In 2000, Chew saw the tide turned again and started a solar division of his remodeling company. Called SolarWrights, he spun that division off into a separate company and last year merged it with Solar Works — a solar installation company in the area — to form Alteris.
Chew says the return on investment of solar is influenced by two factors: cost of fossil fuels and cost of photovoltaic (PV) products. “When we see barrels of oil go to $130, it has a positive impact on our ability to sell thermals.”
A thermal solar installation is an insulated box of glass or evacuated tubes that uses the sun to heat water for domestic hot water or radiant floors. These are best for houses with a partially shaded roof or a ground space. Alteris also offers PV panel installations for sunnier sites.

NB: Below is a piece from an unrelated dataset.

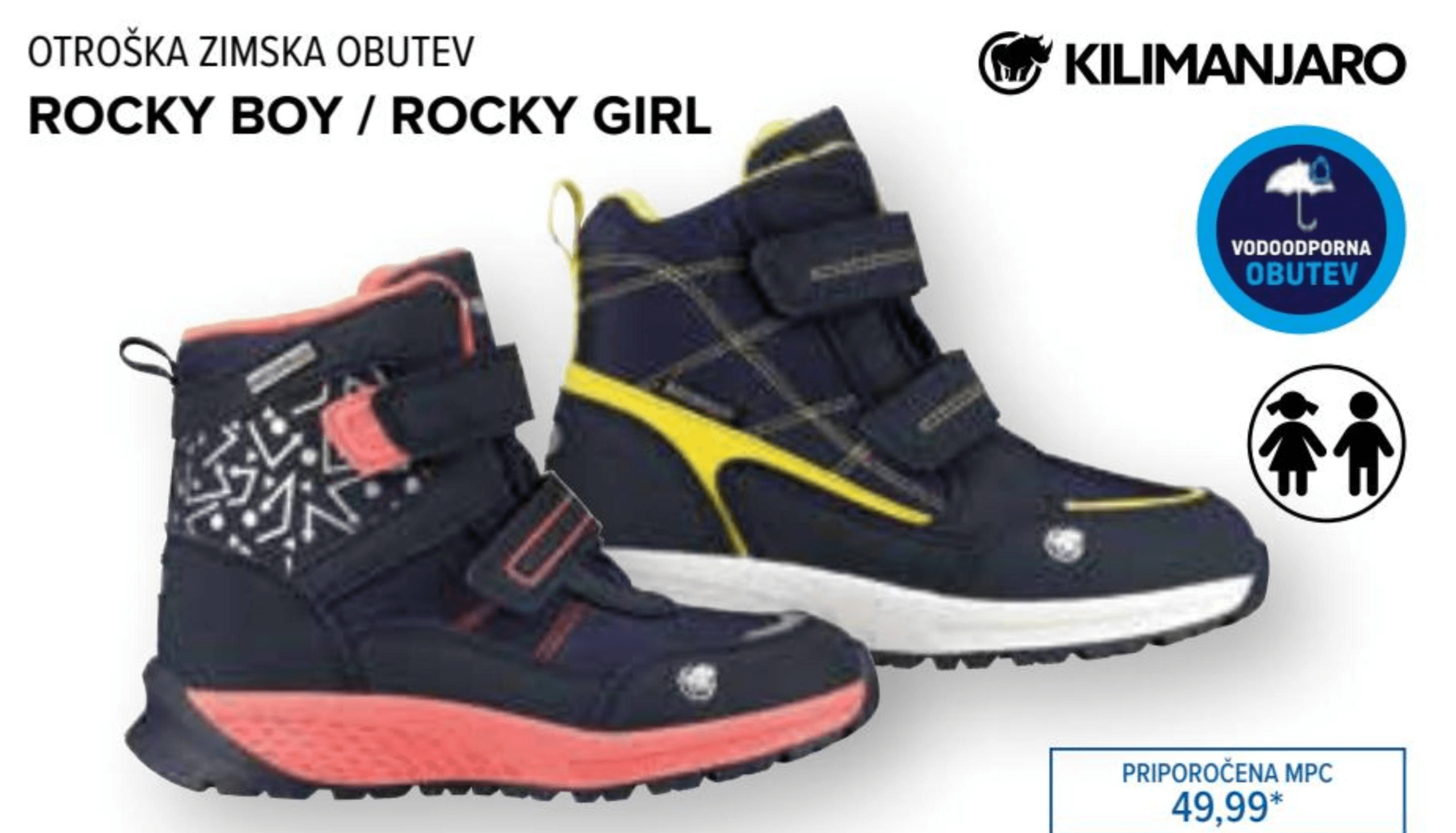Otroška zimska obutev Rocky Boy / Rocky Girl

Since the onset of the recession, PVs have become more readily available, so prices are coming down. This lower pricing, along with American Recovery and Reinvestment Act tax credits, is helping to drive interest in solar.
Chew was working in Rhode Island, but when that state cut solar incentives, he expanded to several New England states, which fueled the company’s growth. Bill Kanzer, Director of Marketing at Alteris, says the company lists state residential and commercial solar incentives and programs on its website and is also tracking wind-power incentives for its new wind division. Kanzer says that current solar and wind programs are not tied to Recovery Act funds. But, he adds, “as the stimulus money comes forward, states are putting together programs. We’re not clear how that might unfold.”
—Nina Patel, senior editor, REMODELING.